Fragments and Omen's major theme is adjustment: Bajor is now a member of the Federation,  and while the general populace is looking forward to the future, there are others who fear Bajor's individuality will be left behind. Jake Sisko is also trying to find a life for himself now that his father has returned -- and Ben Sisko believes that he was sent back because Bajor is about to undergo a crisis.  While Kym's novella is perfectly enjoyable to read for DS9 fans, it lacks the active punch of Martin and Mangels: it's more a prolouge for what is to come, though readers are only teased by this in the last chapter of the book.
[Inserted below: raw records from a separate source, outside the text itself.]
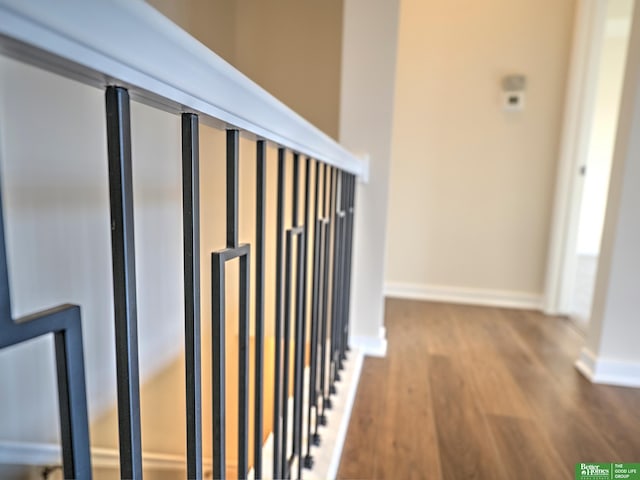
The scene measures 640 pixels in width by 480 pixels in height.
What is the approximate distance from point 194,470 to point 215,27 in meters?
1.70

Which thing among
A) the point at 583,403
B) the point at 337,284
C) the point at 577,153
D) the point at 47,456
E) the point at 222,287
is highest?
the point at 577,153

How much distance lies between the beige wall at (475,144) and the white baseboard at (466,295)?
0.08 ft

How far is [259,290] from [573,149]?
273cm

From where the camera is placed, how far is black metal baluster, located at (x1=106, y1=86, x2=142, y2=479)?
31 cm

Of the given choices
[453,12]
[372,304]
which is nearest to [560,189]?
[453,12]

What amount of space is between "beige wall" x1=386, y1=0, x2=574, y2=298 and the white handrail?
108 inches

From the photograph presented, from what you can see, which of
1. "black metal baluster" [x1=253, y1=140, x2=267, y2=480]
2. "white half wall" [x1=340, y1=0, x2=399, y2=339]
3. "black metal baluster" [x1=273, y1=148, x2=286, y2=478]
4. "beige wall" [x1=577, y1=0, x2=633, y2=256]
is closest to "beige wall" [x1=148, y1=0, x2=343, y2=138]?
"white half wall" [x1=340, y1=0, x2=399, y2=339]

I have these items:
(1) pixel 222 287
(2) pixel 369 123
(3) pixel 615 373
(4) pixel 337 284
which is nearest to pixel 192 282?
(1) pixel 222 287

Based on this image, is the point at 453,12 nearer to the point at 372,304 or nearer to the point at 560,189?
the point at 560,189

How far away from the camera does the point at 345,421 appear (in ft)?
4.51

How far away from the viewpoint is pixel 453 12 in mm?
2814

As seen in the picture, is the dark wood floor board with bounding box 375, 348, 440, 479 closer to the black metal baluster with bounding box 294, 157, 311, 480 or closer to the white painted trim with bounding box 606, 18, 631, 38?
the black metal baluster with bounding box 294, 157, 311, 480

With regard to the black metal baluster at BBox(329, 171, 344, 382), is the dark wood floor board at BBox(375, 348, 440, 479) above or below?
below

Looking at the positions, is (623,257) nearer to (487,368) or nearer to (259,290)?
(487,368)
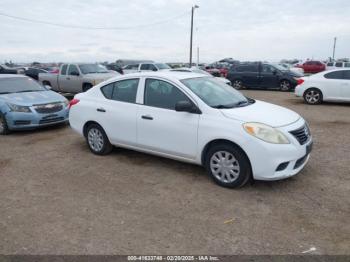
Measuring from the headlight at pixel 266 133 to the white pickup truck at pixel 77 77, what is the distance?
1083 cm

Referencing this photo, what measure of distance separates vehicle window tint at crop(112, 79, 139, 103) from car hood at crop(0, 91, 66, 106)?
11.6 ft

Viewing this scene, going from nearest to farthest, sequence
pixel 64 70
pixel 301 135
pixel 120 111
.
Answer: pixel 301 135
pixel 120 111
pixel 64 70

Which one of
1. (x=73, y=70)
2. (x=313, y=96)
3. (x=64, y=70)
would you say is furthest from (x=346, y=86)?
(x=64, y=70)

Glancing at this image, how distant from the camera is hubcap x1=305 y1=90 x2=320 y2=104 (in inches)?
515

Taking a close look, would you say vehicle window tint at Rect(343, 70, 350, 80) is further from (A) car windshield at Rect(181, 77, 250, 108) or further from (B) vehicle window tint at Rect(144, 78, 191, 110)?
(B) vehicle window tint at Rect(144, 78, 191, 110)

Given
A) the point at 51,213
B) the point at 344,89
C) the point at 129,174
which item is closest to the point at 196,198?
the point at 129,174

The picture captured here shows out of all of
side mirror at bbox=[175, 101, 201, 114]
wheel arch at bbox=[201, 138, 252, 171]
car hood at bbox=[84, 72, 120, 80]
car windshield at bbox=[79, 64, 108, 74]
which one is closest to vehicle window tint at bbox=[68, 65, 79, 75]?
car windshield at bbox=[79, 64, 108, 74]

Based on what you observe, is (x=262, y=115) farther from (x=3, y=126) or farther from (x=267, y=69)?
(x=267, y=69)

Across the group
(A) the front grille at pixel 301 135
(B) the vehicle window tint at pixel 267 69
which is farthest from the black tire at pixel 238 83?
(A) the front grille at pixel 301 135

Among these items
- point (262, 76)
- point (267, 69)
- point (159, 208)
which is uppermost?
point (267, 69)

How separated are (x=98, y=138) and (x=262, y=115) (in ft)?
10.1

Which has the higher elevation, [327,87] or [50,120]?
[327,87]

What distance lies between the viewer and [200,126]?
4926 millimetres

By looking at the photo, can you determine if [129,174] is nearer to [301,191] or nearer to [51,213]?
[51,213]
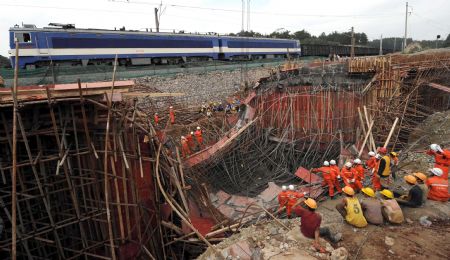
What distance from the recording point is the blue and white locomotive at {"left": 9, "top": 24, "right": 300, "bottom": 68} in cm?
1794

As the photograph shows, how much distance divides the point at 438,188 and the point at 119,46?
21.3 metres

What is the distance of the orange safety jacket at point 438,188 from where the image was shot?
6.84 m

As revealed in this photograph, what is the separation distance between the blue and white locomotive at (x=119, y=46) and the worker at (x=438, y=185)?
12722mm

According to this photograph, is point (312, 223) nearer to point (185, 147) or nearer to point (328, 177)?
point (328, 177)

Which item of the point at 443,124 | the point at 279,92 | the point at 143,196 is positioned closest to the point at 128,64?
the point at 279,92

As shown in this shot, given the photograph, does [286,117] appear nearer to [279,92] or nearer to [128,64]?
[279,92]

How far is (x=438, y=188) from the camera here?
22.5ft

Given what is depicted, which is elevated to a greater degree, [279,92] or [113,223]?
[279,92]

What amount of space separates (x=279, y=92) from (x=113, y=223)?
9084 millimetres

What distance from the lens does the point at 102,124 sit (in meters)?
6.11

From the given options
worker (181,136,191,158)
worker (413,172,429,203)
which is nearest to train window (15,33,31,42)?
worker (181,136,191,158)

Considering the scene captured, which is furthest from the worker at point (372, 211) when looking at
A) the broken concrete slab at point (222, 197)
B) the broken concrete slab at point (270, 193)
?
the broken concrete slab at point (222, 197)

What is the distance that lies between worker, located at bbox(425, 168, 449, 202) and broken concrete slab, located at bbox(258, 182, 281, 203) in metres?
3.98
I haven't read a novel from the Deep Space Nine relaunch for five years: I bought this and another book in the "Words of Deep Space Nine" series, but found both too dense to get in. I'm apparantly better at reading now, for this read was smooth sailing. In the five years that have past, I've forgotten most of the details of Unity, but was able to piece them together from this book's infrequent exposition. While Unjoined is the Dax-and-Bashir show, Fragments and Omens draws from most of DS9's officer ensemble plus a Bajoran politician or two.

Good read for general Trek readers, particularly Unjoined. As said, Fragments and Omens is mostly prologue.